Supplied information Block Start

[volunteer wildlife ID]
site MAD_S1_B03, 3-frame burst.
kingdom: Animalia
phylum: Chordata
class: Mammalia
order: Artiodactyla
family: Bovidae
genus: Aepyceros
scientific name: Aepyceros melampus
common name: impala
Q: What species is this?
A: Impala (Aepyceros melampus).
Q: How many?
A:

Supplied information Block End
Supplied information Block Start

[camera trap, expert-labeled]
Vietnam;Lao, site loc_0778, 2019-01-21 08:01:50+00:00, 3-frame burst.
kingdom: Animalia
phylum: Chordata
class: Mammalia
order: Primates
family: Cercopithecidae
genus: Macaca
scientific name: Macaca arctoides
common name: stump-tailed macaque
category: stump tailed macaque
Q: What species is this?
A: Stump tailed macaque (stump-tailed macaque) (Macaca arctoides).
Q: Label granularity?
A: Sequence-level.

Supplied information Block End
Supplied information Block Start

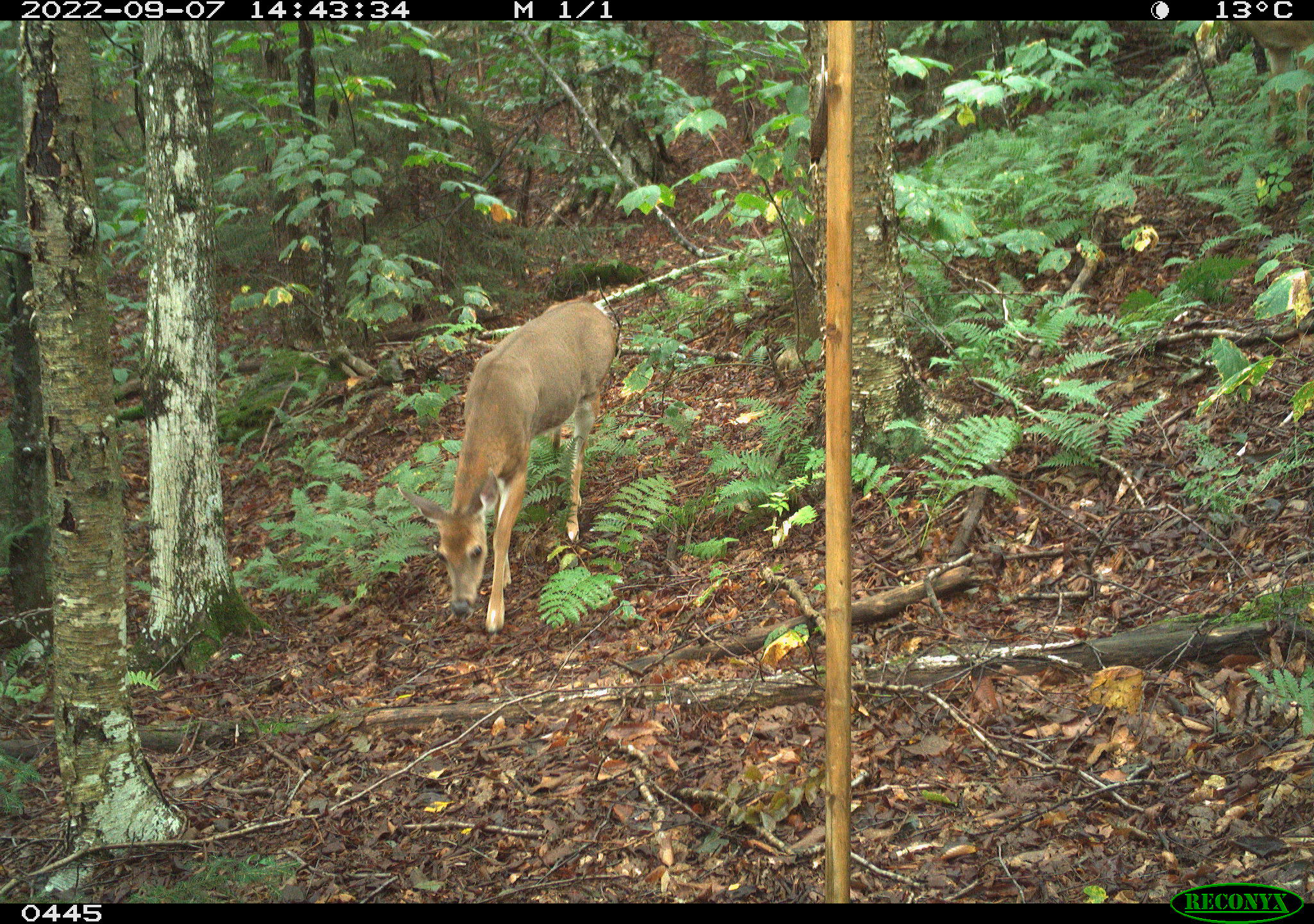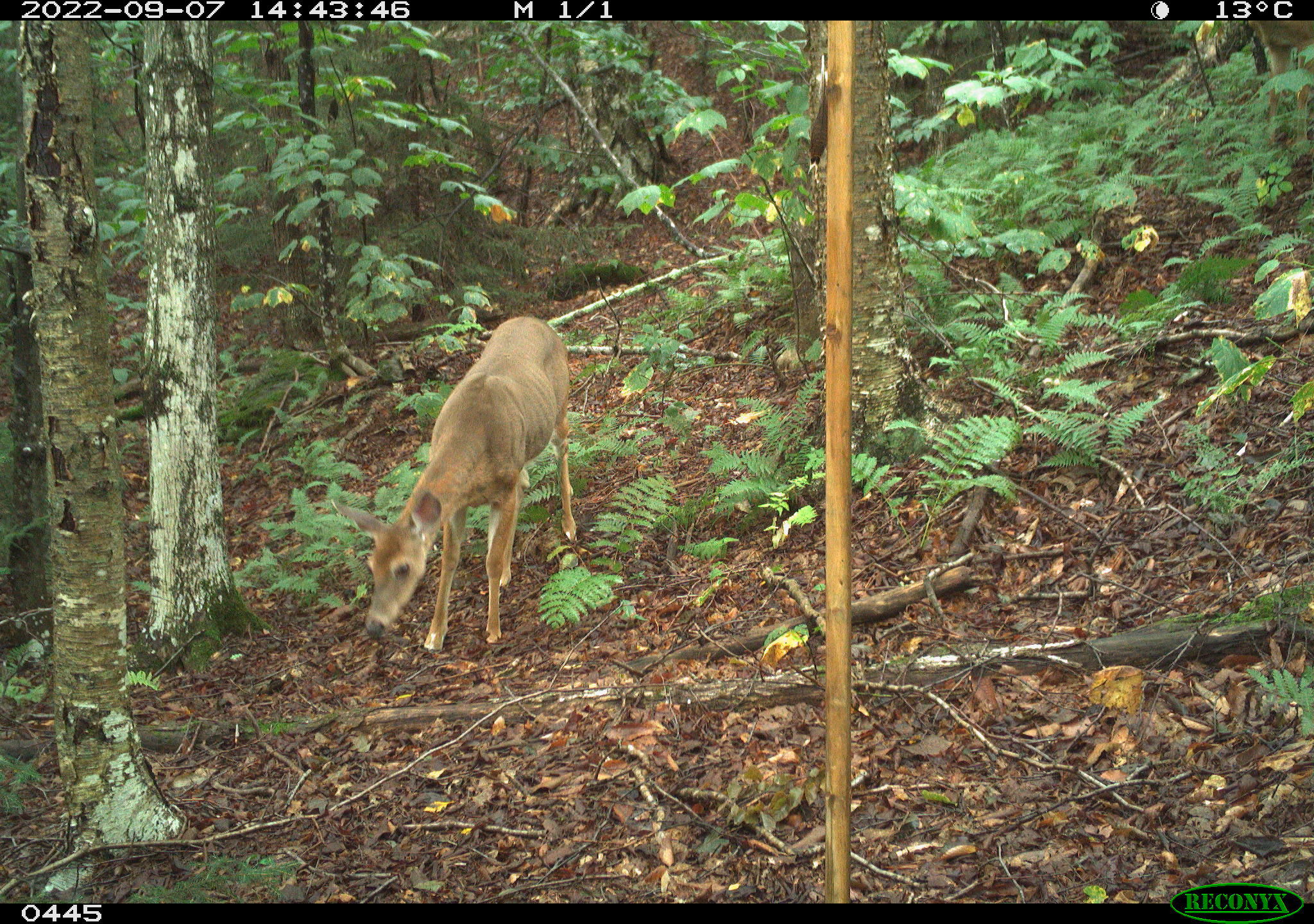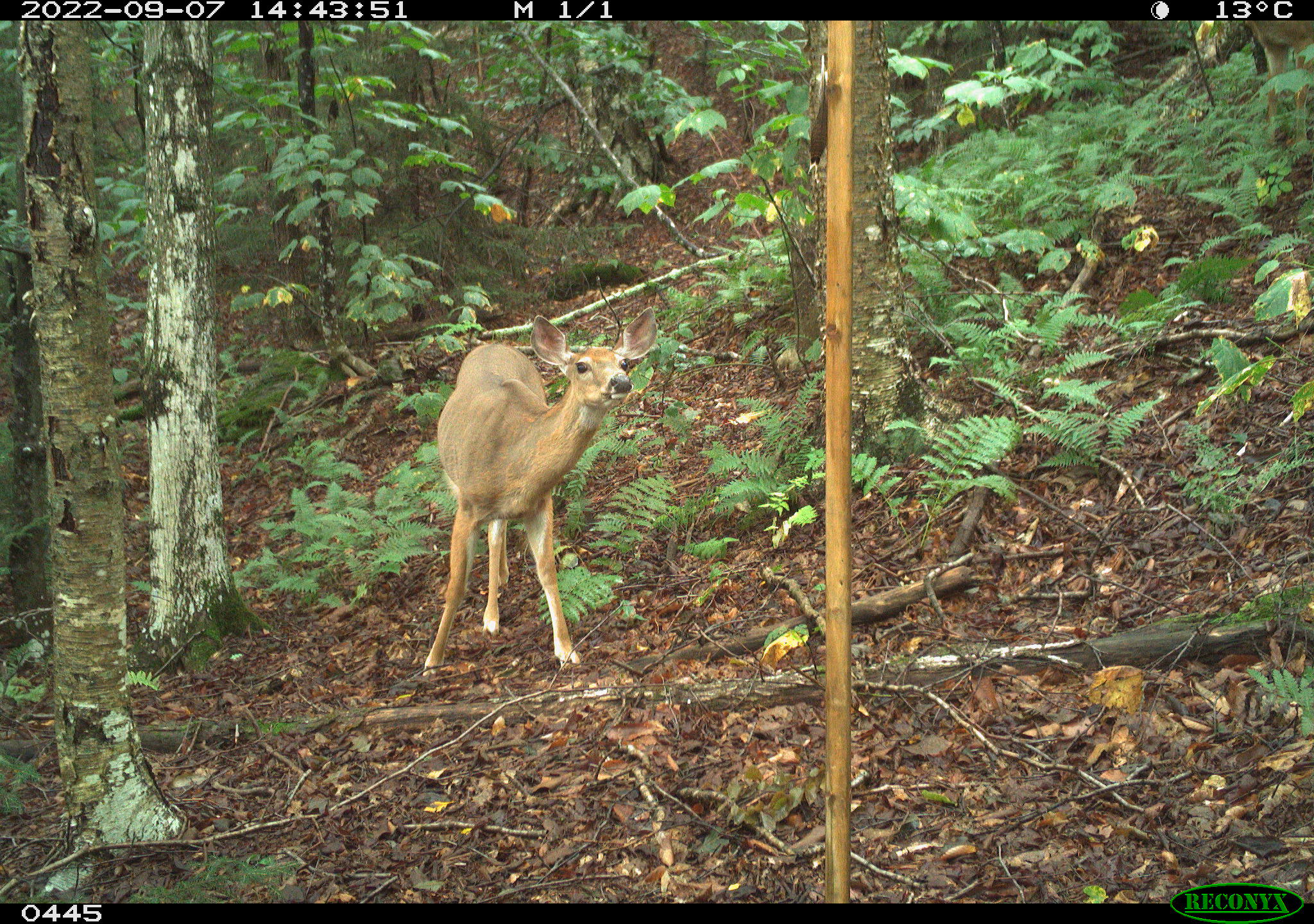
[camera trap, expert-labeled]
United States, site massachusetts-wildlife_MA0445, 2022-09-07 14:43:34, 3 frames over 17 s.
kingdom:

Supplied information Block End

About this exercise ▸ Look above for the line with "genus: Macaca" and the line with "A: Sequence-level.". Retype those two lines and every line between them exactly, adding nothing.

Answer box ▸
genus: Macaca
scientific name: Macaca arctoides
common name: stump-tailed macaque
category: stump tailed macaque
Q: What species is this?
A: Stump tailed macaque (stump-tailed macaque) (Macaca arctoides).
Q: Label granularity?
A: Sequence-level.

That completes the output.